Welcome to the sometimes weird, often wonderful world of Subaru, the off-beat Japanese manufacturer that has piled sales record upon sales record throughout the great recession while other manufacturers have had near-death experiences that called for government resuscitation or limped along until the slow recovery began to take hold.

Crosstrek Hybrid instruments

Crosstrek Hybrid instruments

Of course, hybrid powerplants are nothing new in the automotive industry —Honda was first to the U.S.market with its tiny Insight some 15 year ago and Toyota has been leading the industry with its Prius for a dozen or more years.

Subaru? It has soldiered on with its four-and six-cylinder horizontally opposed (boxer) gasoline engines and, while they are not fuel-efficiency leaders, they have proven themselves over and over again to legions of motorists who love their rugged dependability and the all-wheel-drive systems that Subaru builds into every car it sells in the United States.

Now, for the first time, Subaru has built a hybrid system by teaming its 2-liter, 148-horsepower four-cylinder gasoline engine with a 13.4-horsepower electric motor that is integrated into its  continuously variable automatic transmission.

Of course, there’s more to it than that. The Crosstrek Hybrid’s engine was massaged to reduce friction in its moving parts, a stop-start system was installed to shut down the engine at stops signs and traffic signals, and the Subaru can move from a stop for short distances on electric power alone if the driver keeps a very light foot on the accelerator.

In addition, low-rolling-resistance tires are fitted on to new aluminum alloy wheels and an Active Grille Shutter system closes the shutters to lessen wind resistance and improve fuel economy during highway driving.

The electrical power is stored in a nickel-metal hydride battery that is replenished by coasting, regenerative braking and, when needed, an electric drive motor powered by the gasoline engine.

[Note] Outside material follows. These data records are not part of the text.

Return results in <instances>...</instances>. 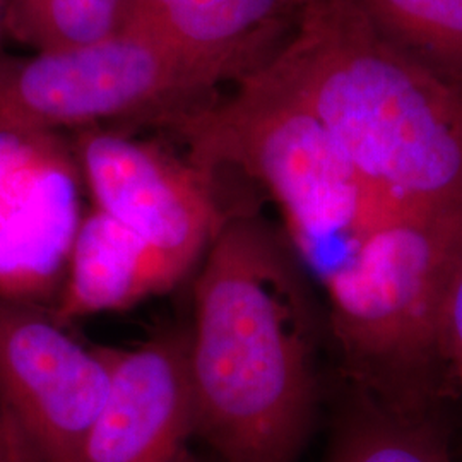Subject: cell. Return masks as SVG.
Masks as SVG:
<instances>
[{
  "label": "cell",
  "mask_w": 462,
  "mask_h": 462,
  "mask_svg": "<svg viewBox=\"0 0 462 462\" xmlns=\"http://www.w3.org/2000/svg\"><path fill=\"white\" fill-rule=\"evenodd\" d=\"M182 278L133 231L95 209L76 231L59 324L125 310L171 290Z\"/></svg>",
  "instance_id": "obj_10"
},
{
  "label": "cell",
  "mask_w": 462,
  "mask_h": 462,
  "mask_svg": "<svg viewBox=\"0 0 462 462\" xmlns=\"http://www.w3.org/2000/svg\"><path fill=\"white\" fill-rule=\"evenodd\" d=\"M124 0H7L4 36L33 51L81 49L120 30Z\"/></svg>",
  "instance_id": "obj_13"
},
{
  "label": "cell",
  "mask_w": 462,
  "mask_h": 462,
  "mask_svg": "<svg viewBox=\"0 0 462 462\" xmlns=\"http://www.w3.org/2000/svg\"><path fill=\"white\" fill-rule=\"evenodd\" d=\"M221 79L129 33L89 47L0 53V137H26L103 120L163 122L206 103Z\"/></svg>",
  "instance_id": "obj_5"
},
{
  "label": "cell",
  "mask_w": 462,
  "mask_h": 462,
  "mask_svg": "<svg viewBox=\"0 0 462 462\" xmlns=\"http://www.w3.org/2000/svg\"><path fill=\"white\" fill-rule=\"evenodd\" d=\"M208 173L225 168L261 183L280 206L300 263L326 282L397 213L365 182L345 151L300 101L248 74L238 91L166 118Z\"/></svg>",
  "instance_id": "obj_3"
},
{
  "label": "cell",
  "mask_w": 462,
  "mask_h": 462,
  "mask_svg": "<svg viewBox=\"0 0 462 462\" xmlns=\"http://www.w3.org/2000/svg\"><path fill=\"white\" fill-rule=\"evenodd\" d=\"M110 391L81 462H187L194 397L187 330H165L133 349L108 347Z\"/></svg>",
  "instance_id": "obj_8"
},
{
  "label": "cell",
  "mask_w": 462,
  "mask_h": 462,
  "mask_svg": "<svg viewBox=\"0 0 462 462\" xmlns=\"http://www.w3.org/2000/svg\"><path fill=\"white\" fill-rule=\"evenodd\" d=\"M0 462H47L0 393Z\"/></svg>",
  "instance_id": "obj_15"
},
{
  "label": "cell",
  "mask_w": 462,
  "mask_h": 462,
  "mask_svg": "<svg viewBox=\"0 0 462 462\" xmlns=\"http://www.w3.org/2000/svg\"><path fill=\"white\" fill-rule=\"evenodd\" d=\"M200 263L187 330L194 437L217 462H298L320 401L309 273L286 236L242 208Z\"/></svg>",
  "instance_id": "obj_1"
},
{
  "label": "cell",
  "mask_w": 462,
  "mask_h": 462,
  "mask_svg": "<svg viewBox=\"0 0 462 462\" xmlns=\"http://www.w3.org/2000/svg\"><path fill=\"white\" fill-rule=\"evenodd\" d=\"M7 0H0V40L4 38V16H5Z\"/></svg>",
  "instance_id": "obj_16"
},
{
  "label": "cell",
  "mask_w": 462,
  "mask_h": 462,
  "mask_svg": "<svg viewBox=\"0 0 462 462\" xmlns=\"http://www.w3.org/2000/svg\"><path fill=\"white\" fill-rule=\"evenodd\" d=\"M322 462H454L446 414L397 410L347 387Z\"/></svg>",
  "instance_id": "obj_11"
},
{
  "label": "cell",
  "mask_w": 462,
  "mask_h": 462,
  "mask_svg": "<svg viewBox=\"0 0 462 462\" xmlns=\"http://www.w3.org/2000/svg\"><path fill=\"white\" fill-rule=\"evenodd\" d=\"M303 0H124L118 33L240 81L295 28Z\"/></svg>",
  "instance_id": "obj_9"
},
{
  "label": "cell",
  "mask_w": 462,
  "mask_h": 462,
  "mask_svg": "<svg viewBox=\"0 0 462 462\" xmlns=\"http://www.w3.org/2000/svg\"><path fill=\"white\" fill-rule=\"evenodd\" d=\"M187 462H199L198 459H196V457H194V456H190V457H189V461Z\"/></svg>",
  "instance_id": "obj_17"
},
{
  "label": "cell",
  "mask_w": 462,
  "mask_h": 462,
  "mask_svg": "<svg viewBox=\"0 0 462 462\" xmlns=\"http://www.w3.org/2000/svg\"><path fill=\"white\" fill-rule=\"evenodd\" d=\"M84 177L101 213L133 231L180 276L204 257L230 209L216 180L158 144L95 127L78 137Z\"/></svg>",
  "instance_id": "obj_6"
},
{
  "label": "cell",
  "mask_w": 462,
  "mask_h": 462,
  "mask_svg": "<svg viewBox=\"0 0 462 462\" xmlns=\"http://www.w3.org/2000/svg\"><path fill=\"white\" fill-rule=\"evenodd\" d=\"M440 332L450 375L462 394V236L444 290Z\"/></svg>",
  "instance_id": "obj_14"
},
{
  "label": "cell",
  "mask_w": 462,
  "mask_h": 462,
  "mask_svg": "<svg viewBox=\"0 0 462 462\" xmlns=\"http://www.w3.org/2000/svg\"><path fill=\"white\" fill-rule=\"evenodd\" d=\"M310 110L394 211H462V88L387 42L353 0H303L254 70Z\"/></svg>",
  "instance_id": "obj_2"
},
{
  "label": "cell",
  "mask_w": 462,
  "mask_h": 462,
  "mask_svg": "<svg viewBox=\"0 0 462 462\" xmlns=\"http://www.w3.org/2000/svg\"><path fill=\"white\" fill-rule=\"evenodd\" d=\"M394 47L462 88V0H353Z\"/></svg>",
  "instance_id": "obj_12"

The downside is that the battery replaces the spare tire. Crosstrek Hybrid buyers get only a flat-tire repair kit, a kind of scary thought for those who plan to do some serious off-roading in their Subaru.

The upside is that the battery placement allows the hybrid Crosstrek to have interior space nearly identical to the gasoline-powered model. There is room for five passengers, 21.5 cubic feet of cargo space behind the second-row seat and 50.2 cubic feet of cargo space with the second-row setbacks folded forward.

The hybrid system has two primary advantage over standard gasoline power. It generates 160 horsepower, compared to 148, and it achieves an EPA-estimated average of 29 mpg in the city/33 on the highway. That compares to the 25 mpg city/33 mpg highway figures for the standard gasoline engine. In my time with the Crosstrek hybrid, it averaged between 27 and 32 mpg.